▶ _What the exercise asks_
Return each item below word for word, but leave the pictures out.

-- start Extracted data --

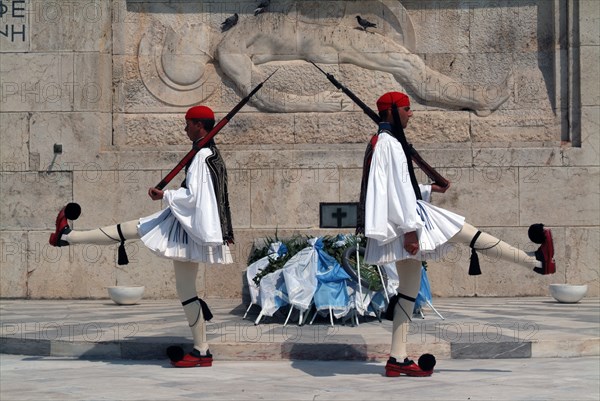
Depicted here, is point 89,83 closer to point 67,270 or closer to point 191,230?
point 67,270

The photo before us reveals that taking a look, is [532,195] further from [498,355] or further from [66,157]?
[66,157]

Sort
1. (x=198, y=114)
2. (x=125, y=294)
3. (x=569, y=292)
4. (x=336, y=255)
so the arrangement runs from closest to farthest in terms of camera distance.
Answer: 1. (x=198, y=114)
2. (x=336, y=255)
3. (x=569, y=292)
4. (x=125, y=294)

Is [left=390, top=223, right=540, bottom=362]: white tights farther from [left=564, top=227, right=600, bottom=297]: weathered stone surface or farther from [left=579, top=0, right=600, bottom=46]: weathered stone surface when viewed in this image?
[left=579, top=0, right=600, bottom=46]: weathered stone surface

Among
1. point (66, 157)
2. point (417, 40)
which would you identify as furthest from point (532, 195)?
point (66, 157)

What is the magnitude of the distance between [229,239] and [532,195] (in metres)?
5.88

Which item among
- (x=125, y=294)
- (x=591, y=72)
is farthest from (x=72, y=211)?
(x=591, y=72)

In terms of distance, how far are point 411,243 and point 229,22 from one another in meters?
6.86

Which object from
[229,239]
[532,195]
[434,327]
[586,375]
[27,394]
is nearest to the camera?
[27,394]

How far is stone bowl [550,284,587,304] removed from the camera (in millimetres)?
12039

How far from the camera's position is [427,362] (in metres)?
7.45

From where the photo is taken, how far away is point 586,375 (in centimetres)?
747

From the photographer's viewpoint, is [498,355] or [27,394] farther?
[498,355]

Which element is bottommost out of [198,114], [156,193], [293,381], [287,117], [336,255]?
[293,381]

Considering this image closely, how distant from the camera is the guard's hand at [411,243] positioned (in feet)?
23.8
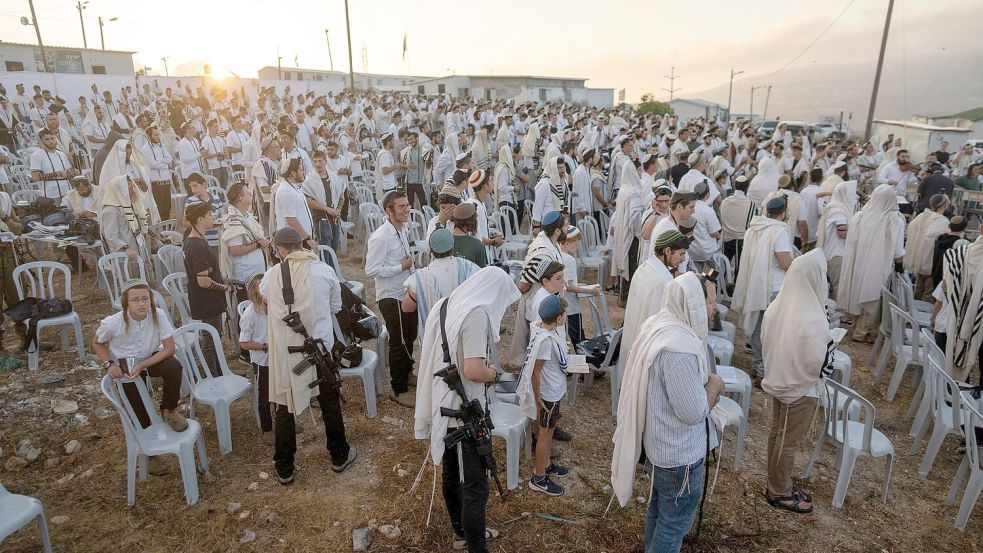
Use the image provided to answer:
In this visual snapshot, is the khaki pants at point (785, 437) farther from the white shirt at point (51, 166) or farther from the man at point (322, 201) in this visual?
the white shirt at point (51, 166)

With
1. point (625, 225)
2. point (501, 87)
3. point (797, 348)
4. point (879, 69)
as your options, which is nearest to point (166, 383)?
point (797, 348)

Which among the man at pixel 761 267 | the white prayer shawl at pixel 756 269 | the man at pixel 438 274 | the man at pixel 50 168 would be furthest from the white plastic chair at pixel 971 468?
the man at pixel 50 168

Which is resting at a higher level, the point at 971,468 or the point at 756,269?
the point at 756,269

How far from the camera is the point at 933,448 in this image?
157 inches

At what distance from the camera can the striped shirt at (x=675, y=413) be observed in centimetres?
238

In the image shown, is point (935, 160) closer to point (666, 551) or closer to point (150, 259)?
point (666, 551)

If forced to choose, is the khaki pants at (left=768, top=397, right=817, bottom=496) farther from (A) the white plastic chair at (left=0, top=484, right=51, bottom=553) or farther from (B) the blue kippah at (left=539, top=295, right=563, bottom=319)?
(A) the white plastic chair at (left=0, top=484, right=51, bottom=553)

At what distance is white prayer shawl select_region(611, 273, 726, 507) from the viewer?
95.8 inches

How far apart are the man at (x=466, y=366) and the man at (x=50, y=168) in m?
8.60

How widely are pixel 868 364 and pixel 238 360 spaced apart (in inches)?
274

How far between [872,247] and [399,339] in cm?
547

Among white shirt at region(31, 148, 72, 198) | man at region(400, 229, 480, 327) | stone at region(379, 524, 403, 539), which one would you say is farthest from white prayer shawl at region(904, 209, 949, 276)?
white shirt at region(31, 148, 72, 198)

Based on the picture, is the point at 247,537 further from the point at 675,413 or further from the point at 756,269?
the point at 756,269

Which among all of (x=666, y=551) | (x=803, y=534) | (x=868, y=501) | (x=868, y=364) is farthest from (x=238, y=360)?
(x=868, y=364)
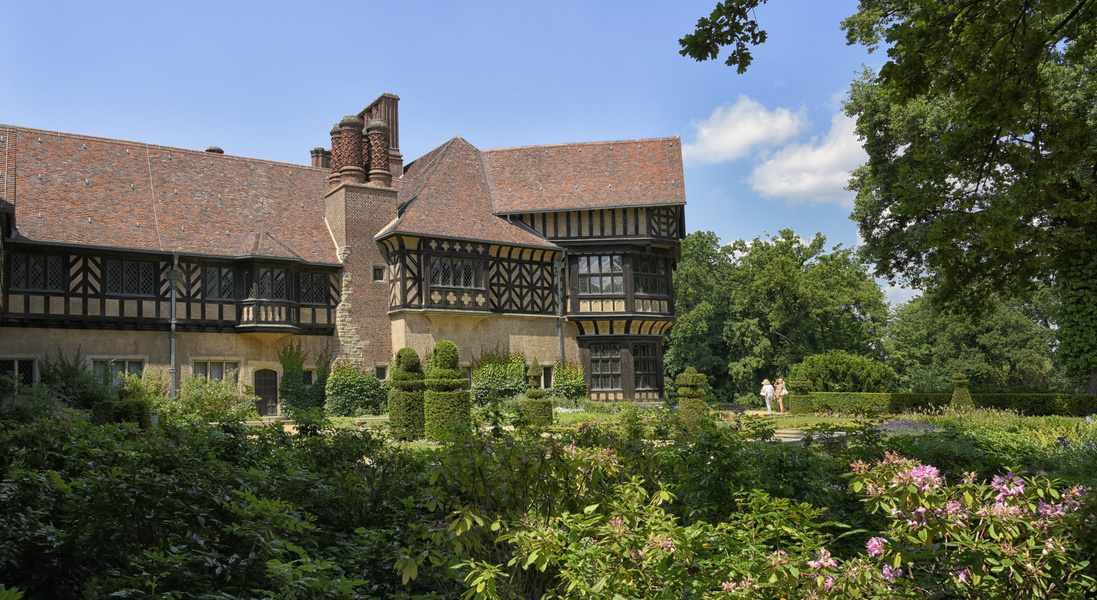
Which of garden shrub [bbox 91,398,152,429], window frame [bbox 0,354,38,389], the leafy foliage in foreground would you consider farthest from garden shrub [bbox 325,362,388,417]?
the leafy foliage in foreground

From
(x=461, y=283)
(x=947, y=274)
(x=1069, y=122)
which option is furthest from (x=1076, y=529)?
(x=461, y=283)

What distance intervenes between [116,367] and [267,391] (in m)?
4.47

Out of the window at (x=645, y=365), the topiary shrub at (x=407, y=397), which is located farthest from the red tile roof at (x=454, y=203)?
the topiary shrub at (x=407, y=397)

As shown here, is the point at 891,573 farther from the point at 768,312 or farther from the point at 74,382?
the point at 768,312

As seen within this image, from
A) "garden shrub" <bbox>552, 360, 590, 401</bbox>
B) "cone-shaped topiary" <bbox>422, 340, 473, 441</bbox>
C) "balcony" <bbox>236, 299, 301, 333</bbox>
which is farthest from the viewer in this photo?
"garden shrub" <bbox>552, 360, 590, 401</bbox>

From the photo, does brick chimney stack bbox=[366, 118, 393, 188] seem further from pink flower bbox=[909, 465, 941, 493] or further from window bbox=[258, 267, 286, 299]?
pink flower bbox=[909, 465, 941, 493]

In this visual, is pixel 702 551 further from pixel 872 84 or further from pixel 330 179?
pixel 330 179

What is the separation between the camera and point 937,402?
80.6 ft

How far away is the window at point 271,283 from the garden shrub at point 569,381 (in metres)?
10.1

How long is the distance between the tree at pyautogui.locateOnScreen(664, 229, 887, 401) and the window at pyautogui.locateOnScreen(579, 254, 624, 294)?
48.0 feet

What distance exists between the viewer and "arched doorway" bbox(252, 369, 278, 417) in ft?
82.1

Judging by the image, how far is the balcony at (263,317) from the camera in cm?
2420

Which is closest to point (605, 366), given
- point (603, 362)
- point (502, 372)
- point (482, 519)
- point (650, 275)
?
point (603, 362)

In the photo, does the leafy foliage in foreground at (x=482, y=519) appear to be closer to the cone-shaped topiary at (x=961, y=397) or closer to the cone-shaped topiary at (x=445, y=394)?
the cone-shaped topiary at (x=445, y=394)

-- end Extracted data --

▶ _Result of the exercise_
Depicted here, is point 89,83 closer to point 67,270 or closer to point 191,230?
point 67,270

The photo before us reveals that taking a look, is [532,195] further from [498,355] or further from [66,157]?
[66,157]

Sort
1. (x=198, y=114)
2. (x=125, y=294)
3. (x=569, y=292)
4. (x=336, y=255)
so the arrangement runs from closest to farthest in terms of camera distance.
Answer: 1. (x=198, y=114)
2. (x=336, y=255)
3. (x=569, y=292)
4. (x=125, y=294)

Is [left=390, top=223, right=540, bottom=362]: white tights farther from [left=564, top=227, right=600, bottom=297]: weathered stone surface or farther from [left=579, top=0, right=600, bottom=46]: weathered stone surface when viewed in this image?
[left=579, top=0, right=600, bottom=46]: weathered stone surface

Among
1. point (66, 157)
2. point (417, 40)
which would you identify as furthest from point (532, 195)?
point (66, 157)

What is the magnitude of the distance between [229,239] and [532,195] (in metres)?
5.88

Which item among
- (x=125, y=294)
- (x=591, y=72)
is farthest from (x=72, y=211)?
(x=591, y=72)

In terms of distance, how far are point 411,243 and point 229,22 from one another in meters?
6.86

Which object from
[229,239]
[532,195]
[434,327]
[586,375]
[27,394]
is nearest to the camera?
[27,394]

How far is stone bowl [550,284,587,304] removed from the camera (in millimetres)?
12039

How far from the camera's position is [427,362] (in metres)?
7.45

From where the photo is taken, how far away is point 586,375 (in centimetres)?
747

From the photographer's viewpoint, is [498,355] or [27,394] farther?
[498,355]

Which element is bottommost out of [198,114], [156,193], [293,381], [287,117], [336,255]?
[293,381]

Considering this image closely, how distant from the camera is the guard's hand at [411,243] positioned (in feet)?
23.8
Use the image provided to answer:
In this visual snapshot, is the khaki pants at point (785, 437) farther from the white shirt at point (51, 166) or farther from the man at point (322, 201) in this visual?
the white shirt at point (51, 166)

With
1. point (625, 225)
2. point (501, 87)
3. point (797, 348)
4. point (879, 69)
as your options, which is nearest to point (166, 383)?
point (797, 348)

Which among the man at pixel 761 267 | the white prayer shawl at pixel 756 269 | the man at pixel 438 274 | the man at pixel 50 168 would be furthest from the white plastic chair at pixel 971 468?
the man at pixel 50 168

Which is resting at a higher level, the point at 971,468 or the point at 756,269?
the point at 756,269

How far from the camera is the point at 933,448 in this image?
157 inches

At what distance from the camera can the striped shirt at (x=675, y=413) be observed in centimetres?
238

In the image shown, is point (935, 160) closer to point (666, 551) or closer to point (150, 259)?
point (666, 551)

If forced to choose, is the khaki pants at (left=768, top=397, right=817, bottom=496) farther from (A) the white plastic chair at (left=0, top=484, right=51, bottom=553) or farther from (B) the blue kippah at (left=539, top=295, right=563, bottom=319)?
(A) the white plastic chair at (left=0, top=484, right=51, bottom=553)

At what distance is white prayer shawl select_region(611, 273, 726, 507) from the viewer?
95.8 inches

How far apart are the man at (x=466, y=366) and the man at (x=50, y=168) in m?
8.60

How widely are pixel 868 364 and pixel 238 360 spaced apart (in inches)?
274

How far between [872,247] and [399,339] in cm?
547

Among white shirt at region(31, 148, 72, 198) | man at region(400, 229, 480, 327) | stone at region(379, 524, 403, 539), which one would you say is farthest from white prayer shawl at region(904, 209, 949, 276)?
white shirt at region(31, 148, 72, 198)

Based on the picture, is the point at 247,537 further from the point at 675,413 or further from the point at 756,269?
the point at 756,269

Which among all of (x=666, y=551) | (x=803, y=534) | (x=868, y=501) | (x=868, y=364) is farthest from (x=238, y=360)?
(x=868, y=364)
Which of garden shrub [bbox 91,398,152,429], window frame [bbox 0,354,38,389], the leafy foliage in foreground would you consider farthest from garden shrub [bbox 325,362,388,417]?
the leafy foliage in foreground

From
(x=461, y=283)
(x=947, y=274)
(x=1069, y=122)
which option is furthest from (x=1076, y=529)?
(x=461, y=283)

What distance intervenes between [116,367] and [267,391] (in m)?
4.47

Out of the window at (x=645, y=365), the topiary shrub at (x=407, y=397), which is located farthest from the red tile roof at (x=454, y=203)?
the topiary shrub at (x=407, y=397)

As shown here, is the point at 891,573 farther from the point at 768,312 or farther from the point at 74,382?
the point at 768,312

As seen within this image, from
A) "garden shrub" <bbox>552, 360, 590, 401</bbox>
B) "cone-shaped topiary" <bbox>422, 340, 473, 441</bbox>
C) "balcony" <bbox>236, 299, 301, 333</bbox>
which is farthest from the viewer in this photo?
"garden shrub" <bbox>552, 360, 590, 401</bbox>

From the photo, does brick chimney stack bbox=[366, 118, 393, 188] seem further from pink flower bbox=[909, 465, 941, 493] or further from window bbox=[258, 267, 286, 299]?
pink flower bbox=[909, 465, 941, 493]

In this visual, is pixel 702 551 further from pixel 872 84 or further from pixel 330 179?
pixel 330 179

What is the separation between the camera and point 937,402?
80.6 ft

How far away is the window at point 271,283 from the garden shrub at point 569,381 (in metres)?
10.1

How long is the distance between the tree at pyautogui.locateOnScreen(664, 229, 887, 401) and the window at pyautogui.locateOnScreen(579, 254, 624, 294)?
48.0 feet

What distance exists between the viewer and "arched doorway" bbox(252, 369, 278, 417) in ft?
82.1

Judging by the image, how far is the balcony at (263,317) from the camera in cm?
2420

Which is closest to point (605, 366), given
- point (603, 362)
- point (502, 372)
- point (482, 519)
- point (650, 275)
?
point (603, 362)

In the photo, does the leafy foliage in foreground at (x=482, y=519) appear to be closer to the cone-shaped topiary at (x=961, y=397) or closer to the cone-shaped topiary at (x=445, y=394)?
the cone-shaped topiary at (x=445, y=394)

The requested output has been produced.